■ **Passage**:

Israeli settlers exploit Palestinian children: report

Published April 14th, 2015 - 04:00 GMT
Al Bawaba
Al Bawaba

Israeli settlers in occupied territories are exploiting Palestinian children for cheap labor and depriving them of the opportunity to attend school, the Human Rights Watch said Monday.

In a 74-page report, the New York-based body said that children as young as 11 worked on some Israeli settlement farms in the occupied West Bank under dangerous working conditions in violation of international standards.

Israel’s settlements are profiting from rights abuses against Palestinian children,” Sarah Leah Whitson, who directs the Middle East and North Africa division of the group, said.

Children from communities impoverished by Israel’s discrimination and settlement policies are dropping out of school and taking on dangerous work because they feel they have no alternatives, while Israel turns a blind eye,” she said.

The children are working at low wages and in high temperatures to harvest, and pack agricultural produce, much of it for export, the report said.

The international pressure group urged all countries to end business relationships with the settlements, including imports of agricultural goods produced in these farms.

■ **What is required**: Reproduce part of the article on Palestinian child labor on settlement farms word for word, beginning at the words "Children from communities" and stopping after "the report said.". The material after this point is separate from the article.

■ **Supplied records**:
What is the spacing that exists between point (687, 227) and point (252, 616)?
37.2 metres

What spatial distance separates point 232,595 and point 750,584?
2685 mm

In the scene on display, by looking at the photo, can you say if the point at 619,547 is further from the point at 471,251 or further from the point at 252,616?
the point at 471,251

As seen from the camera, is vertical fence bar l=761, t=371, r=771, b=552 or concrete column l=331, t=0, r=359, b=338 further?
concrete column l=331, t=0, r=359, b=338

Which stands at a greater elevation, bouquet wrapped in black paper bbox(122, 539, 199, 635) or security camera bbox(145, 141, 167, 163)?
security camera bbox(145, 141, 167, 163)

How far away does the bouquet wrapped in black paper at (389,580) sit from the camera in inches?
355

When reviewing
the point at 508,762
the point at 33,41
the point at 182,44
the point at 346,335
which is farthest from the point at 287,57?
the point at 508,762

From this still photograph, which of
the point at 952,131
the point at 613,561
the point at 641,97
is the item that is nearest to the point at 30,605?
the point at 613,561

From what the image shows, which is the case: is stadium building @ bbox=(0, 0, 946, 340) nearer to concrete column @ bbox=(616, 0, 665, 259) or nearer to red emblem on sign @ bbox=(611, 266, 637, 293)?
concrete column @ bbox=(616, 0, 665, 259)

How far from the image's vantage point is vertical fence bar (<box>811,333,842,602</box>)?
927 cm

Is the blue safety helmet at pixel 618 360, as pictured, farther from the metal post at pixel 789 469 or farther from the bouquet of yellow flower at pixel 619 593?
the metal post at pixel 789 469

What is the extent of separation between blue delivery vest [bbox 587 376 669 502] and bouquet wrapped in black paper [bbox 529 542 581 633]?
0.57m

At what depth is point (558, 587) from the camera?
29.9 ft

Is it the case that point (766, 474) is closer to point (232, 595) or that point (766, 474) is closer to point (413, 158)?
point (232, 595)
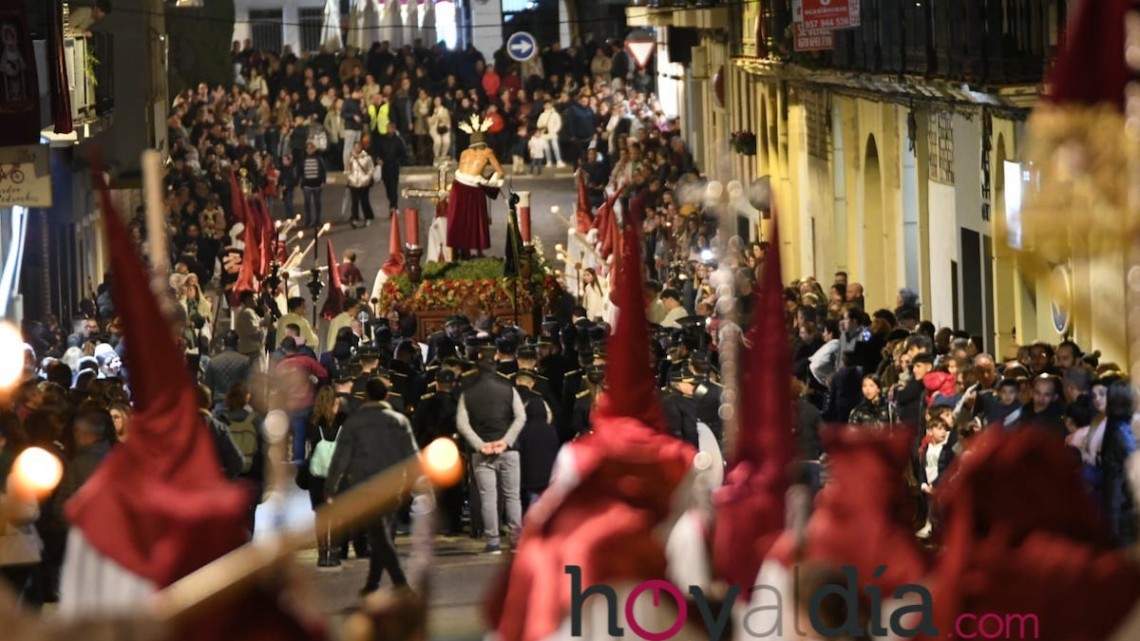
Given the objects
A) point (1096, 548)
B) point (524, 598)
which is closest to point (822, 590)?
point (1096, 548)

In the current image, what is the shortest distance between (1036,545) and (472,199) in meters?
25.4

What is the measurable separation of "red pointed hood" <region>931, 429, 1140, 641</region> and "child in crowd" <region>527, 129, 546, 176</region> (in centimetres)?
4551

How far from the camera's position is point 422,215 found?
49062 mm

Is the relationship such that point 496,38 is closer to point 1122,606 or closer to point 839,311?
point 839,311

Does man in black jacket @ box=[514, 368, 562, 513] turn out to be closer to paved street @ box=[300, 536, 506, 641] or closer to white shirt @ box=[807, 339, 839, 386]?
paved street @ box=[300, 536, 506, 641]

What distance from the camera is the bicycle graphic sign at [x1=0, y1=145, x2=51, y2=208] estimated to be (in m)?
29.1

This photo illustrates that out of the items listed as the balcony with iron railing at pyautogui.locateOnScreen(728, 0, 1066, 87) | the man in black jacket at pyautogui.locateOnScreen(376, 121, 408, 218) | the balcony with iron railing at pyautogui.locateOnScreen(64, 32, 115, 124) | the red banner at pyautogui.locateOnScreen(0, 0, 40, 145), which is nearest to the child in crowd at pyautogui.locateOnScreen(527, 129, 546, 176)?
the man in black jacket at pyautogui.locateOnScreen(376, 121, 408, 218)

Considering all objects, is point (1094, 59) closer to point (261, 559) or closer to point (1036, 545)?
point (1036, 545)

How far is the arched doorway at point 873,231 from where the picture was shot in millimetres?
36219

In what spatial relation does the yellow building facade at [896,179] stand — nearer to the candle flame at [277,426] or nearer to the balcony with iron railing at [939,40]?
the balcony with iron railing at [939,40]

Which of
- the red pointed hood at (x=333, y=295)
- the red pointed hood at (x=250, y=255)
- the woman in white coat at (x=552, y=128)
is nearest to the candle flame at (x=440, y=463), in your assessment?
the red pointed hood at (x=333, y=295)

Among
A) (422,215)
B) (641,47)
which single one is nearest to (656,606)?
(422,215)

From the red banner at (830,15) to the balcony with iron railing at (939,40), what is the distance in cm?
34

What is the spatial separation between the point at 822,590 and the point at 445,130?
46.6 m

■ **Written response**:
Children from communities impoverished by Israel’s discrimination and settlement policies are dropping out of school and taking on dangerous work because they feel they have no alternatives, while Israel turns a blind eye,” she said.

The children are working at low wages and in high temperatures to harvest, and pack agricultural produce, much of it for export, the report said.